# Heads up



## grayson (Oct 21, 2011)

I have been an avid Polaris Ranger supporter for years. Have owned three of the 6x6's and sent many people to buy them. The first two I owned were awesome machines. 

I bought my third one, a 2011 that now has 200 hours on it - I have had over $5000 in repairs with things still going wrong - replaced multiple boots and joints, spent $1600 for a new differential that blew up on me, and on and on.

I asked a friend who is the service manager for a Polaris dealer what was going on with Polaris - his answer? "they are now a piece of junk". He said Polaris has started using parts from Mexico and China and they are light weight. He said my differential blew apart because of that. He said they work on hundreds of Polaris's and they just are no longer good machines. I am going to sell mine and go to a Kubota or some other brand - 

The kicker to all of it is that Polaris could care less - I attempted to get their help and response on my issues and they totally blow off customers.

Before anyone goes out and buys one of the new units I just thought I would share this info with you.


----------



## g2outfitter (Jul 21, 2009)

Thanks for heads up I know now it will be Kubota or Honda

Sent from my SAMSUNG-SGH-I747 using Tapatalk 2


----------



## Hotrod (Oct 11, 2006)

Id have to beg to differ, not doubting, but would need more than just a friends info.


----------



## berto (Oct 14, 2004)

Man mines been a excellent machine


----------



## grayson (Oct 21, 2011)

Hotrod said:


> Id have to beg to differ, not doubting, but would need more than just a friends info.

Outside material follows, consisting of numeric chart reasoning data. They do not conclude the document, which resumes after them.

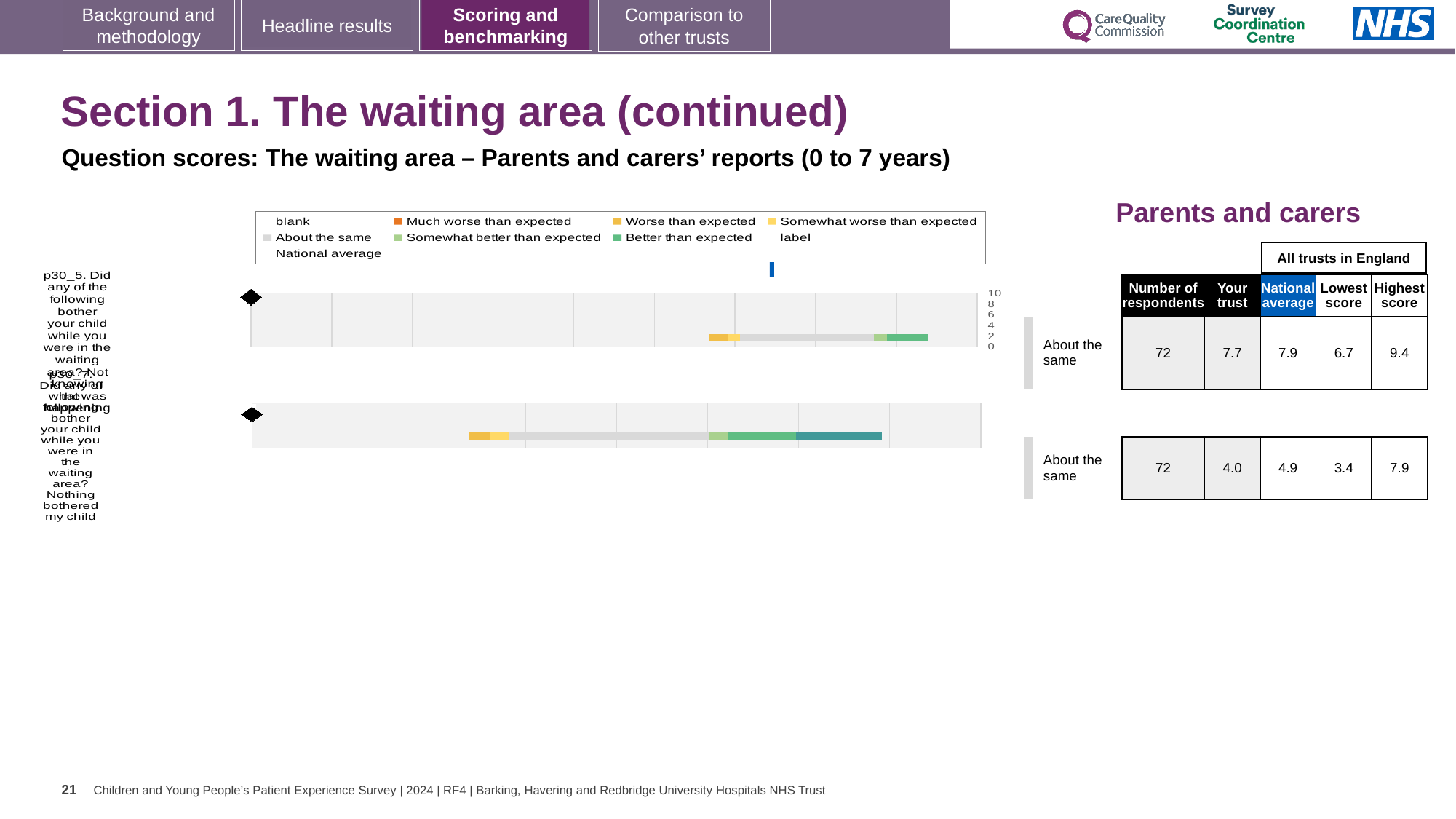
How many respondents are listed for the top question row? 72 How many bars (question rows) does the chart show? 2 In the table for the bottom question row, what is the 'Your trust' score? 4.0 For the top question row, which is larger: the 'Your trust' score or the national average? National average For the bottom question row, what is the difference between the national average (4.9) and the 'Your trust' score (4.0)? 0.9 What benchmark category label is shown next to both bars on the chart? About the same In the table for the bottom question row, what is the highest score among all trusts in England? 7.9 How many entries does the chart legend list? 9 For the top question row, what is the difference between the highest score (9.4) and the lowest score (6.7)? 2.7 In the table for the top question row, what is the 'Your trust' score? 7.7 In the table for the top question row, what is the national average score? 7.9 What kind of chart is shown on the slide? bar chart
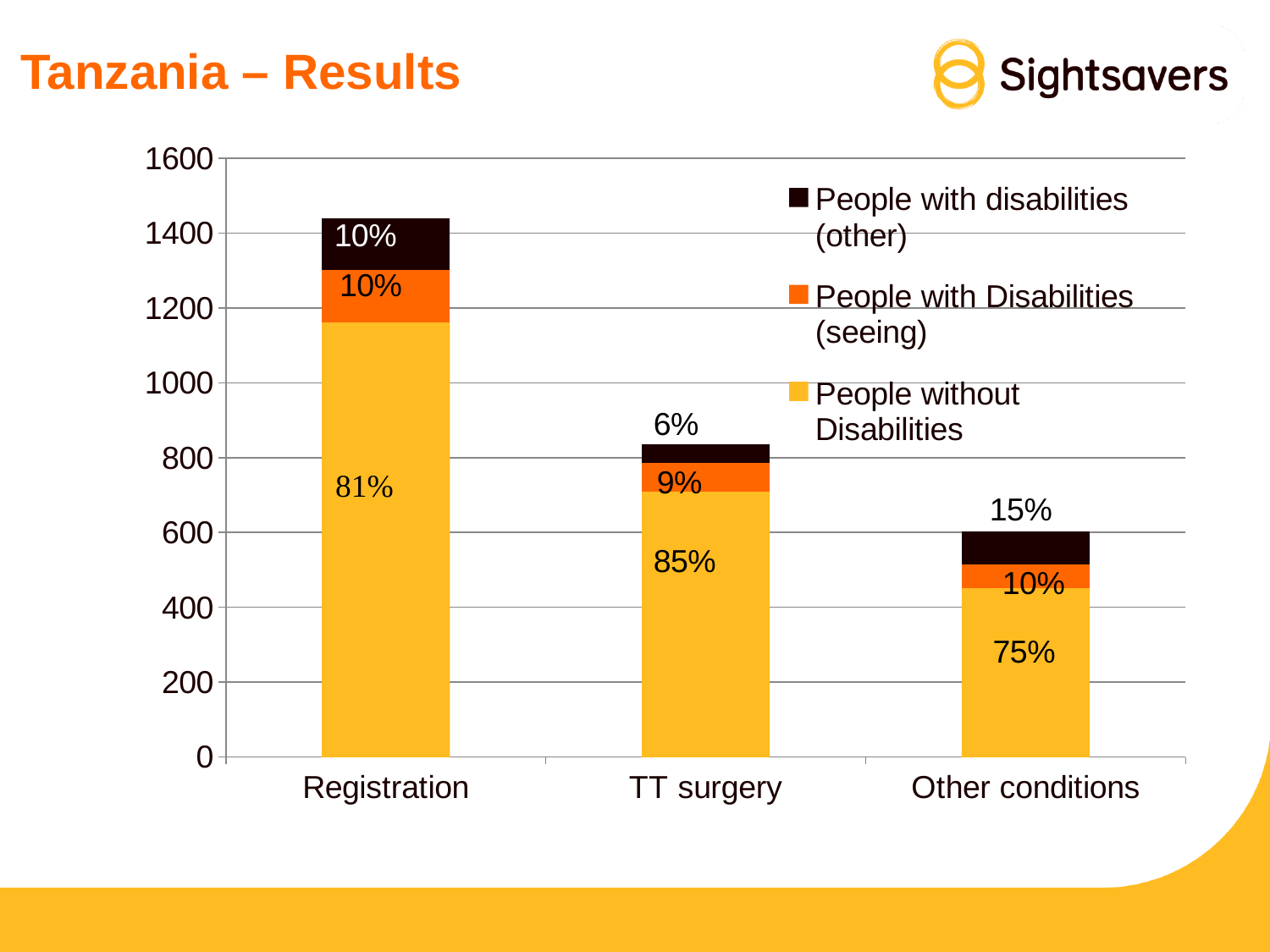
Which category has the shortest stacked bar overall? Other conditions How many series does the legend list? 3 How many categories are shown on the x axis? 3 Is the total height of the Other conditions bar greater or less than 400? greater Is the total height of the Registration bar greater or less than 1400? greater Do the total bar heights rise or fall from Registration to Other conditions along the x axis? fall Is the total height of the TT surgery bar greater or less than 1000? less What percentage label is shown for People with Disabilities (seeing) in the TT surgery bar? 9% Which category has the tallest stacked bar overall? Registration What kind of chart is shown on the slide? Stacked bar chart What percentage label is shown for People with disabilities (other) in the Other conditions bar? 15% What percentage label is shown for People without Disabilities in the TT surgery bar? 85%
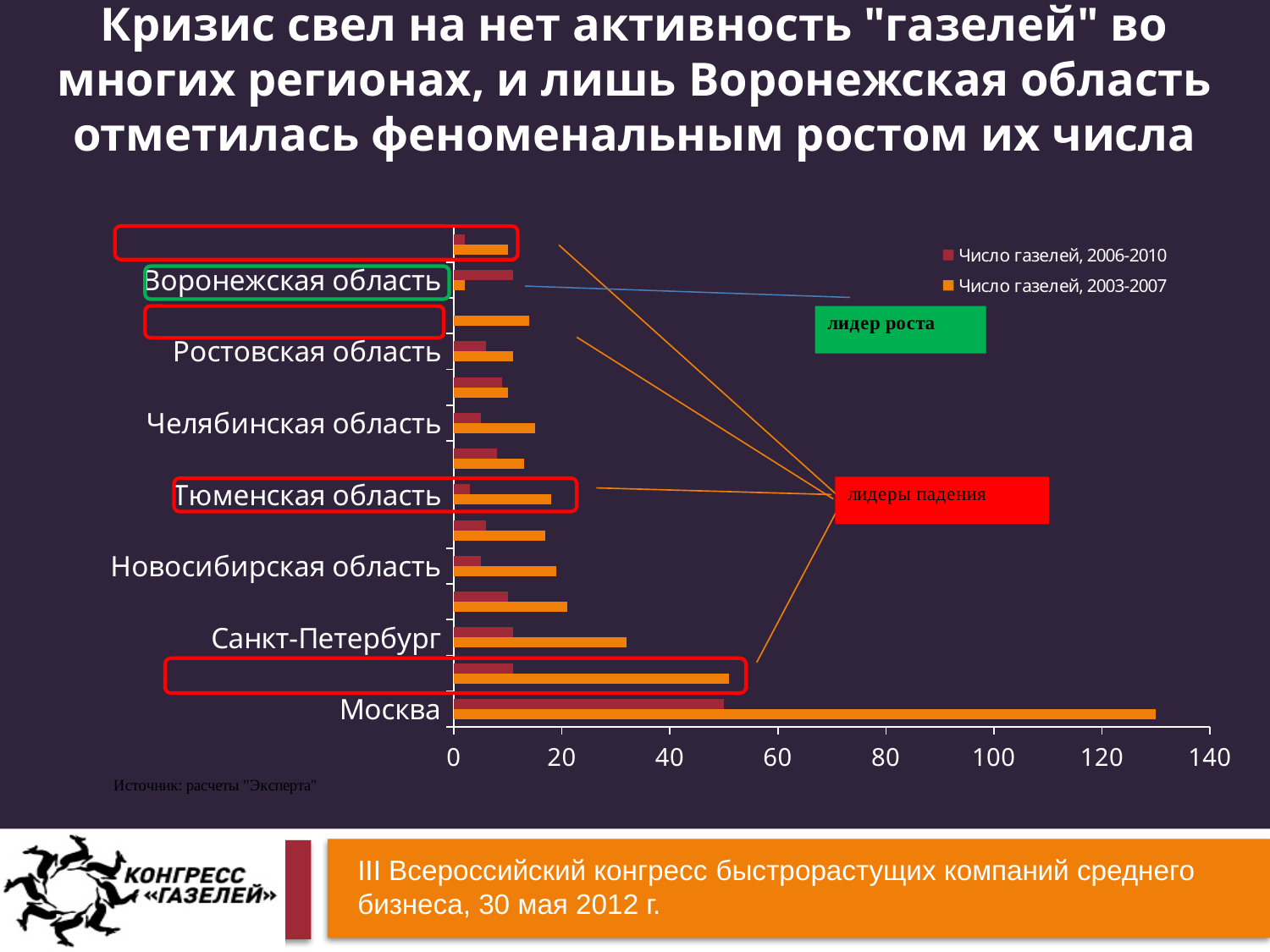
What is the maximum value shown on the horizontal axis of the chart? 140 For Воронежская область, which series has the larger value: "Число газелей, 2006-2010" or "Число газелей, 2003-2007"? Число газелей, 2006-2010 Which region is marked on the chart with the annotation "лидер роста"? Воронежская область Which region has the highest value for the series "Число газелей, 2003-2007"? Москва Which region has the highest value for the series "Число газелей, 2006-2010"? Москва Is the value for Москва in the series "Число газелей, 2003-2007" greater or less than 120? greater What kind of chart is shown on the slide? bar chart How many series does the legend list? 2 For Москва, which series has the larger value: "Число газелей, 2006-2010" or "Число газелей, 2003-2007"? Число газелей, 2003-2007 Is the value for Воронежская область in the series "Число газелей, 2006-2010" greater or less than 20? less Is the value for Москва in the series "Число газелей, 2006-2010" greater or less than 40? greater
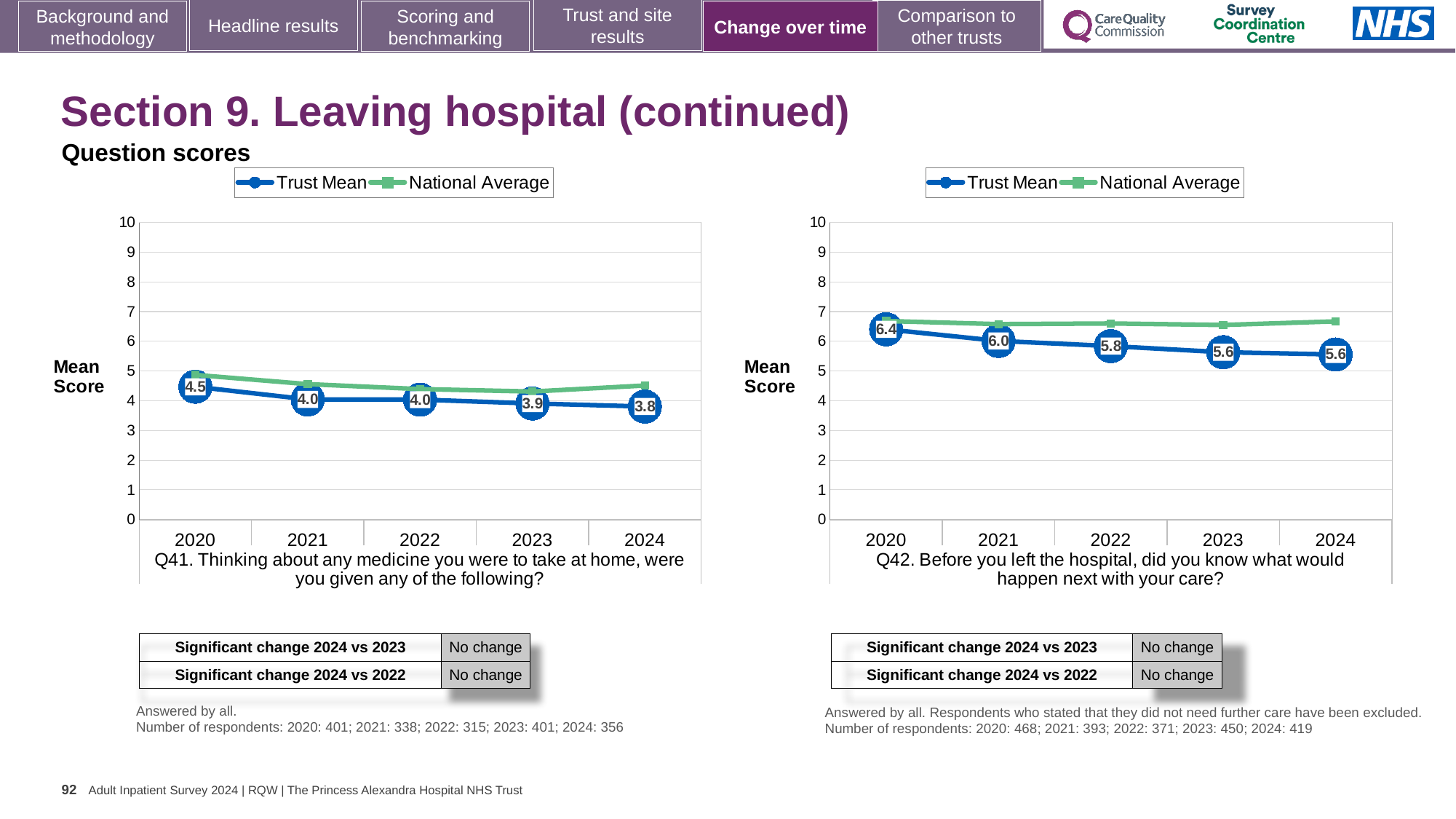
How many series does the legend of the Q42 chart (right) list? 2 On the Q41 chart (left), what is the Trust Mean score for 2024? 3.8 On the Q42 chart (right), what is the difference between the Trust Mean scores for 2020 and 2024? 0.8 On the Q42 chart (right), which year has the highest Trust Mean score? 2020 On the Q42 chart (right), what is the Trust Mean score for 2022? 5.8 On the Q41 chart (left), what is the Trust Mean score for 2020? 4.5 On the Q41 chart (left), is the Trust Mean score for 2021 greater or less than 5? less How many years are plotted on the Q41 chart (left)? 5 On the Q41 chart (left), which year has the lowest Trust Mean score? 2024 On the Q42 chart (right), what is the Trust Mean score for 2020? 6.4 On the Q42 chart (right), is the National Average for 2024 greater or less than 6? greater What kind of chart is the Q41 chart (left)? Line chart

He is not just a friend - he is the service manager for a Polaris dealership - worked on Polaris Rangers for years - just passing on what the man told me


----------



## Hotrod (Oct 11, 2006)

Yeah Berto, I have punished mine in the time I have had it. So far so good. And my definition of punishing them is totally different from others lol


----------



## Profish00 (May 21, 2004)

oh my


----------



## grayson (Oct 21, 2011)

keep in mind he is talking about the newer models - 2010's and newer - I had two of the older models and loved them - no issues - 

go look on other Polaris forums and you will find some of the same information - the quality has changed


----------



## mhooper (Dec 10, 2012)

There is always a chance of getting a lemon.


----------